Evolution Strategies as a Scalable Alternative to Reinforcement Learning

Source

Core Claim

The OpenAI 2017 paper argues that evolution strategies are a scalable black-box alternative to MDP-style RL algorithms for policy optimization in MuJoCo and Atari.

Key Contributions

  • Shows ES can solve 3D humanoid walking in about 10 minutes with 1,440 workers and can obtain competitive Atari results after one hour of training.
  • Uses common random numbers so distributed workers communicate scalar fitness values and random seeds rather than full gradients.
  • Emphasizes advantages for delayed rewards, long horizons, action-frequency invariance, no value-function approximation, and no backpropagation.
  • Frames lower data efficiency as partly offset by easier parallel scaling and lower per-step computation.

Method Notes

This paper is the historical anchor for the modern ES revival thread. It studies policy parameters directly rather than LLM parameters, but it establishes the same design pattern used by later work: evaluate perturbations independently, communicate scalar rewards, and scale through distributed inference-like execution.

Evidence And Results

The experiments compare ES with TRPO on MuJoCo and A3C-style baselines on Atari.

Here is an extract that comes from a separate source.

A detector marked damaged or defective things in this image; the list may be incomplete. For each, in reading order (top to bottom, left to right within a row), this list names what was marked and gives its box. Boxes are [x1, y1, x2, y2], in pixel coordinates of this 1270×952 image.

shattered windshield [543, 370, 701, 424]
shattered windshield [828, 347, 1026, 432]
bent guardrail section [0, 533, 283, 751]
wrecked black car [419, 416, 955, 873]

The key lesson for the knowledge base is not that ES always dominates RL, but that ES changes the bottleneck from gradient communication and credit assignment to population evaluation and distributed throughput.

Open Questions

  • Which of the 2017 advantages survive the move from policy networks in simulators to LLM post-training and tool-use trajectories?
  • Does ES mainly win when parallel inference is cheap, or when the reward landscape is hard for differentiable credit assignment?